The Vectorized Load Wall
With 43.6x on the board, we investigated the remaining 2x gap versus Triton. NCU told us the story: Triton generates ld.global.v4.b32 (16-byte vectorized loads), while our CuTeDSL kernel generates ld.global.b16 (2-byte scalar loads). That is an 8x difference in load throughput per instruction.
We tried three approaches to close this gap:
Adjacent-element loads. Each thread loads two consecutive bf16 values hoping the compiler fuses them:
d_base = tidx * 2
sKn[(k_idx, d_base)] = ckv[(ckv_base + d_base,)]
sKn[(k_idx, d_base + 1)] = ckv[(ckv_base + d_base + 1,)]
Result: no change. The CuTeDSL compiler does not auto-vectorize adjacent bf16 stores to swizzled SMEM.
Non-swizzled K layout. Replace the swizzled tile_to_shape layout with a plain row-major layout for the K matrix:
sKn_ly = cute.make_layout((BLOCK_K, D_CKV), stride=(D_CKV, 1))
Result: runtime error.
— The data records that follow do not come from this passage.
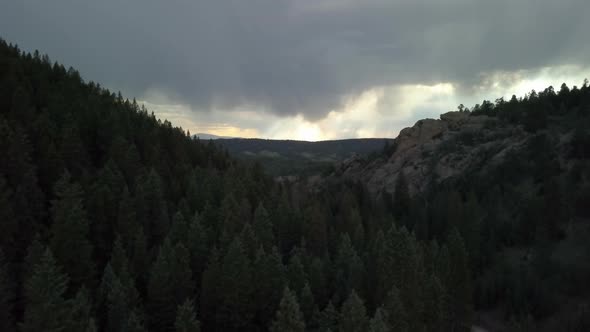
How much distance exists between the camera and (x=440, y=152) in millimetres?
161500

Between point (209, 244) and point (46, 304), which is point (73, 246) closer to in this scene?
point (46, 304)

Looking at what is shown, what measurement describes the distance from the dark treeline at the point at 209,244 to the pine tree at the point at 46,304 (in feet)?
0.31

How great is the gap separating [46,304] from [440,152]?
145 meters

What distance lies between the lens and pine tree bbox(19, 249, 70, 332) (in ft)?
111

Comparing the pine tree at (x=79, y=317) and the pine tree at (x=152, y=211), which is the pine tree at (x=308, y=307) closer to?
the pine tree at (x=79, y=317)

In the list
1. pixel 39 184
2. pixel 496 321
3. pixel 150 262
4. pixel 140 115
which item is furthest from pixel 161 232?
pixel 140 115

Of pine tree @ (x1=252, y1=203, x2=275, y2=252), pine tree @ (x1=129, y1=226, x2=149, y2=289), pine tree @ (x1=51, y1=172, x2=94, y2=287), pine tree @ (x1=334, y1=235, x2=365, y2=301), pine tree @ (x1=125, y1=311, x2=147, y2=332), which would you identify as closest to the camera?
pine tree @ (x1=125, y1=311, x2=147, y2=332)

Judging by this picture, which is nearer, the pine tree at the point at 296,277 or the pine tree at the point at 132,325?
the pine tree at the point at 132,325

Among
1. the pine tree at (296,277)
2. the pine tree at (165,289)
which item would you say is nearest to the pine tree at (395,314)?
the pine tree at (296,277)

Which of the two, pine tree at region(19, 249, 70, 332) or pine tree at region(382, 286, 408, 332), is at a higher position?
pine tree at region(19, 249, 70, 332)

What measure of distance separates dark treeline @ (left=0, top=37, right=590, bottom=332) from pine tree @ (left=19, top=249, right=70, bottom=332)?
95 millimetres

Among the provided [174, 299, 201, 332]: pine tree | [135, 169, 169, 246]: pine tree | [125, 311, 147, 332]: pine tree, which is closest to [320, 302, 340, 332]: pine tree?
[174, 299, 201, 332]: pine tree

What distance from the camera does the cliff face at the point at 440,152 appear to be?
14762 centimetres

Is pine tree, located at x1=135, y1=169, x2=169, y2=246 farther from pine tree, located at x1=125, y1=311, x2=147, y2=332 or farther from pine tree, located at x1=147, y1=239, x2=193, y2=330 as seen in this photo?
pine tree, located at x1=125, y1=311, x2=147, y2=332
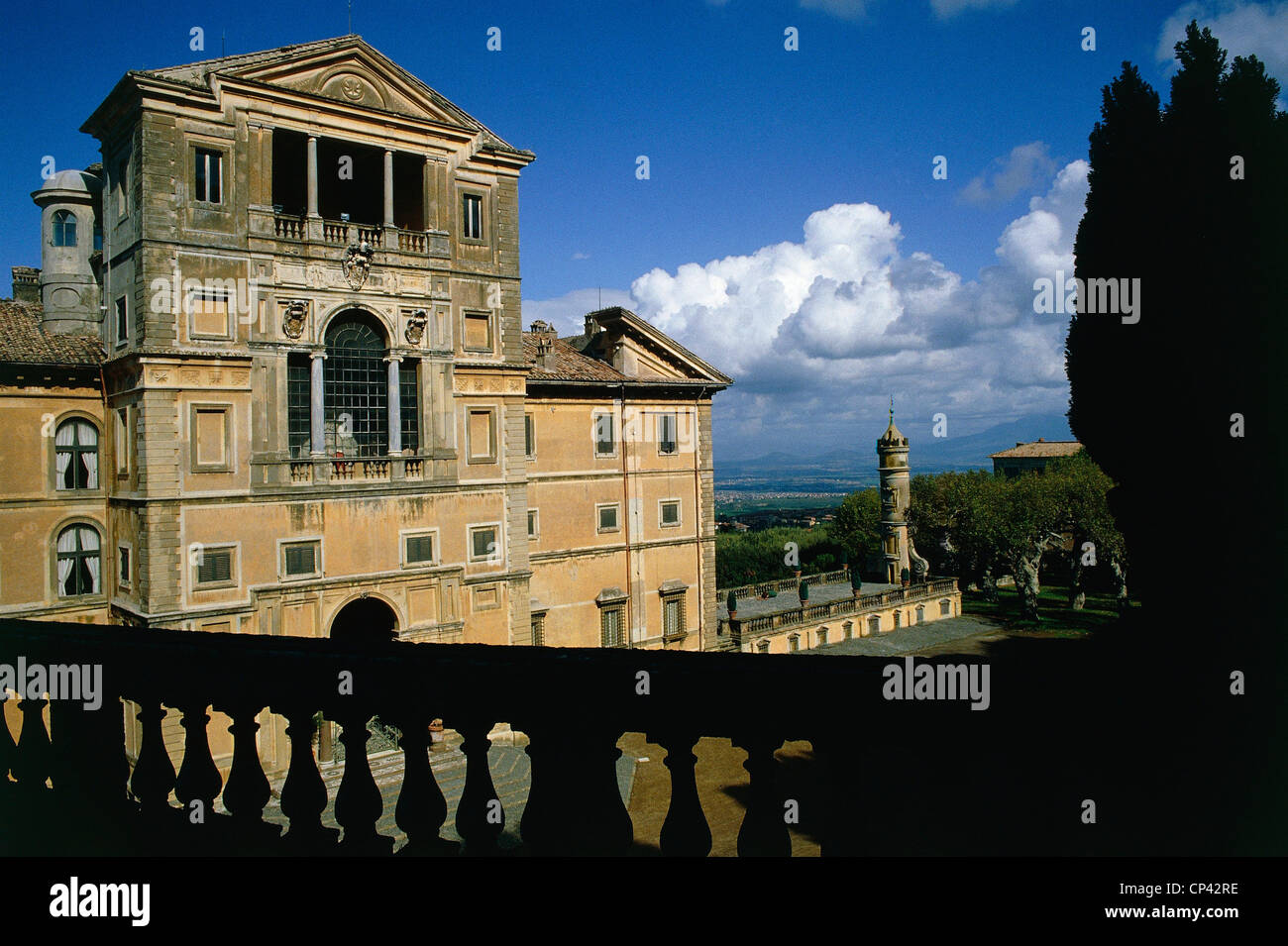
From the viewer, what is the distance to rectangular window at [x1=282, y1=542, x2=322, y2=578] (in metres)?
24.5

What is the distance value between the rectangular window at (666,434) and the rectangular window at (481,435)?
1017cm

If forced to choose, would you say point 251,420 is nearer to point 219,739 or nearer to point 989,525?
point 219,739

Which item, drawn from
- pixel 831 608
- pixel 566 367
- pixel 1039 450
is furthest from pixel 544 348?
pixel 1039 450

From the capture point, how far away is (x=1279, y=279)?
486 inches

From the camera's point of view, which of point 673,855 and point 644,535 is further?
point 644,535

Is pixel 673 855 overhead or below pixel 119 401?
below

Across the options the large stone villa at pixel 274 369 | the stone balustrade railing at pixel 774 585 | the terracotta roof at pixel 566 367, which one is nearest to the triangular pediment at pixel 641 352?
the terracotta roof at pixel 566 367

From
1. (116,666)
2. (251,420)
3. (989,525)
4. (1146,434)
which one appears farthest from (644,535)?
(116,666)

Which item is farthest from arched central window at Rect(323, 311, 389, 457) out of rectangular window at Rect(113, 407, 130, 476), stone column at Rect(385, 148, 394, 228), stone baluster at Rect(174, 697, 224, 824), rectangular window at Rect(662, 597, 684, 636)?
stone baluster at Rect(174, 697, 224, 824)

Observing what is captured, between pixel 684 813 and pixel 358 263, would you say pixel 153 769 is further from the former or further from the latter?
pixel 358 263

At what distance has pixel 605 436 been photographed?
3503 cm

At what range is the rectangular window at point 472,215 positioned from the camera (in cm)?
2811

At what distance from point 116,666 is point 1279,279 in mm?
15205

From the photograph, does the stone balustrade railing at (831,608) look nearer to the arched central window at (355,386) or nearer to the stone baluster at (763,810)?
the arched central window at (355,386)
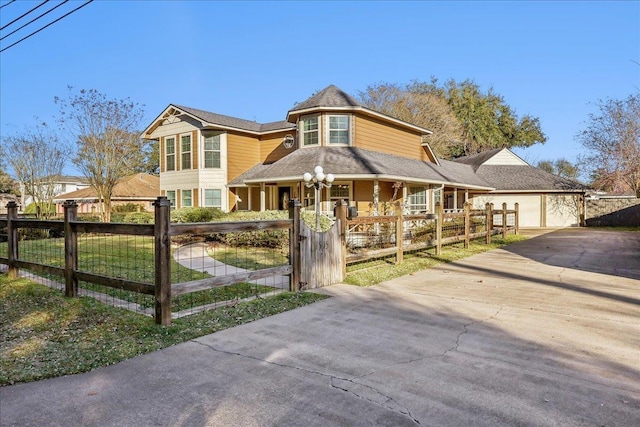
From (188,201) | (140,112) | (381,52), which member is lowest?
(188,201)

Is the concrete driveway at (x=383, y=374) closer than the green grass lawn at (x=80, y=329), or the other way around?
the concrete driveway at (x=383, y=374)

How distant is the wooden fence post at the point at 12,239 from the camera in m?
7.73

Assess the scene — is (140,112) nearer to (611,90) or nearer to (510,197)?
(510,197)

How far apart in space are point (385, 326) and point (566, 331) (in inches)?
80.4

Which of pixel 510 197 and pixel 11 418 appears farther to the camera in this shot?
pixel 510 197

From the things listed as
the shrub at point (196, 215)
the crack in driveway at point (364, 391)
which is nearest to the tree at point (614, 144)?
the shrub at point (196, 215)

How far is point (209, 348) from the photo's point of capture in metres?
4.19

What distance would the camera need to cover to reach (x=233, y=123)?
73.2 ft

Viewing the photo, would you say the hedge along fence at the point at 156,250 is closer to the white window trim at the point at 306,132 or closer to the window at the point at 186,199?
the white window trim at the point at 306,132

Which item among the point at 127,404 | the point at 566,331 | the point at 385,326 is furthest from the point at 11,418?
the point at 566,331

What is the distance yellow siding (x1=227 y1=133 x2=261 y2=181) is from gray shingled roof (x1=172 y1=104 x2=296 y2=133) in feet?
1.79

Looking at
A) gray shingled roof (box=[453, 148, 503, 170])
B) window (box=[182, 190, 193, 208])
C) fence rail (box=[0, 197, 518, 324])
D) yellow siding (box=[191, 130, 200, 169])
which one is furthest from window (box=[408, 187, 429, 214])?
gray shingled roof (box=[453, 148, 503, 170])

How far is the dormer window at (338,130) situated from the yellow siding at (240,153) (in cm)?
625

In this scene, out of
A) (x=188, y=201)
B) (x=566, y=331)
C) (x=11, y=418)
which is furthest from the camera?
(x=188, y=201)
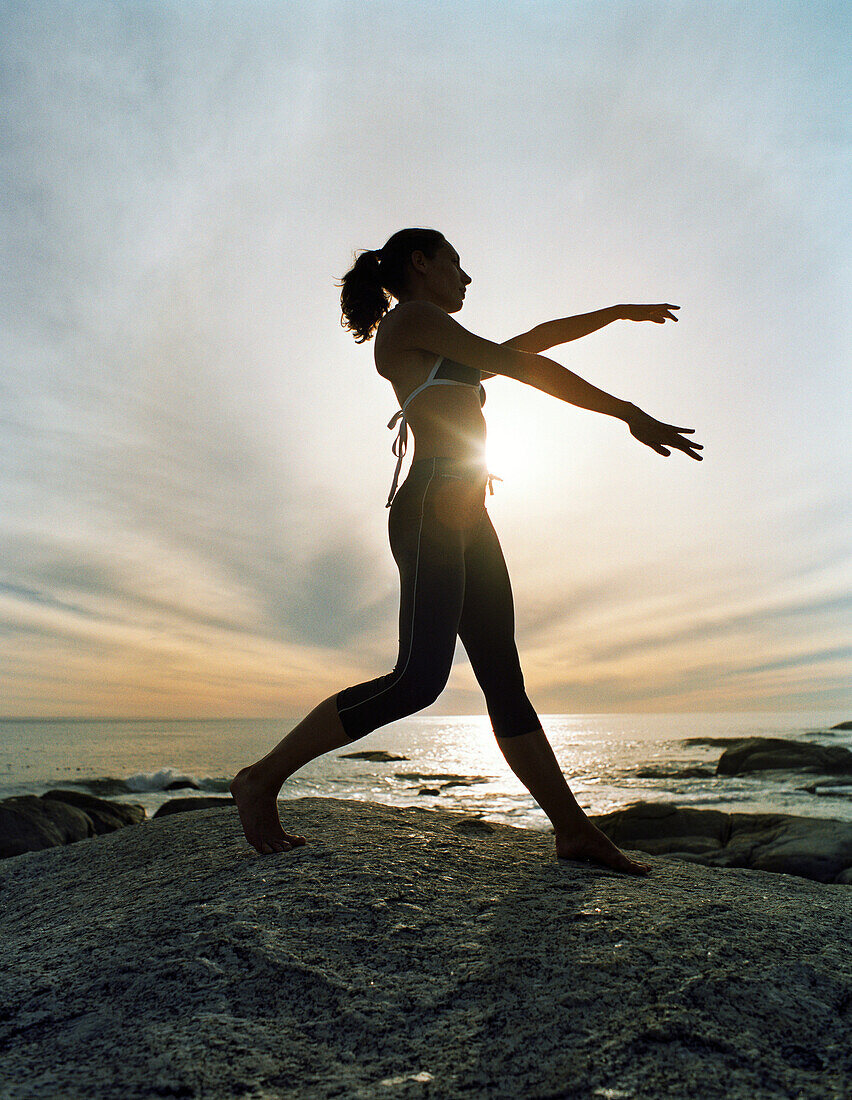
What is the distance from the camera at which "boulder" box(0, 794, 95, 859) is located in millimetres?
5789

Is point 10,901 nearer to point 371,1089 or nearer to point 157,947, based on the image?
point 157,947

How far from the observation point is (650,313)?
2898 mm

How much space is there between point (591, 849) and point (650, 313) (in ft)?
7.84

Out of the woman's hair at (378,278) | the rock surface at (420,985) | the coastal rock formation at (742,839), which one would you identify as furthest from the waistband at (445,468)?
the coastal rock formation at (742,839)

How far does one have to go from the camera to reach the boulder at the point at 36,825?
19.0 ft

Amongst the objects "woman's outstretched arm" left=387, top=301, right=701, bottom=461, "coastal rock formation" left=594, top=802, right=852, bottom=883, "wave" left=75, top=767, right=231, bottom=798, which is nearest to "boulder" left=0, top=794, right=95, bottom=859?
"coastal rock formation" left=594, top=802, right=852, bottom=883

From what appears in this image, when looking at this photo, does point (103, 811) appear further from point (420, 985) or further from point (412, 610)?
point (420, 985)

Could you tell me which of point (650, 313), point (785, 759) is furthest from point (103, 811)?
point (785, 759)

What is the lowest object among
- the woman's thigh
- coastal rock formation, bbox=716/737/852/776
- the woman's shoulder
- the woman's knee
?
coastal rock formation, bbox=716/737/852/776

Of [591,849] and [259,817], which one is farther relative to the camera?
[591,849]

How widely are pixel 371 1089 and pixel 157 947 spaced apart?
81cm

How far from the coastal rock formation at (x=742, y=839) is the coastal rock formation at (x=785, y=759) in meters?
11.4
The MMA copy atoms (s2r = cute.make_copy_atom(cute.nvgpu.CopyUniversalOp(), BFloat16)) require the SMEM source to have a swizzled layout that matches the MMA tile’s expected bank access pattern. A plain row-major layout is incompatible.
i32 recast to swizzled SMEM. Cast the bf16 pointer to i32 and write 32-bit values:
sKn_i32 = cute.recast_ptr(sKn_ptr, BFloat16, cutlass.Int32)
sKn_i32[(k_idx, d_off // 2)] = ... # pack two bf16
Result: incorrect outputs. The swizzle function scrambles the physical address mapping in a way that is consistent for same-type element access but breaks when the element width changes. Writing i32 to a bf16-swizzled layout writes to wrong locations.
The root cause is architectural: CuTeDSL’s composed swizzle layouts are defined relative to the element type. A make_swizzle(3, 3, 3) layout over bf16 addresses different banks than the same swizzle over i32. There is no clean way to load wider types into a swizzled bf16 SMEM layout without either breaking the layout contract or staging through a flat intermediate — and the staging overhead exceeds the vectorization gain.
Triton avoids this because tl.load with a 2D pointer block handles the full scatter-gather-vectorize operation in one compiler pass, before SMEM layout decisions are made.
The Takeaway
For split-K attention kernels in CuTeDSL, the highest-leverage optimizations are (in order): eliminate Python preprocessing by moving index guards into the kernel, then tune NUM_SPLITS so each block does exactly one tile’s worth of work. The vectorized load gap versus Triton is real but currently inaccessible — it requires either a CuTeDSL compiler improvement for swizzled-SMEM stores or a layout redesign that accepts the MMA bank-conflict penalty. For large-T workloads the scalar load bottleneck remains; for small-T, the lower block-launch overhead of the CuTeDSL path already wins.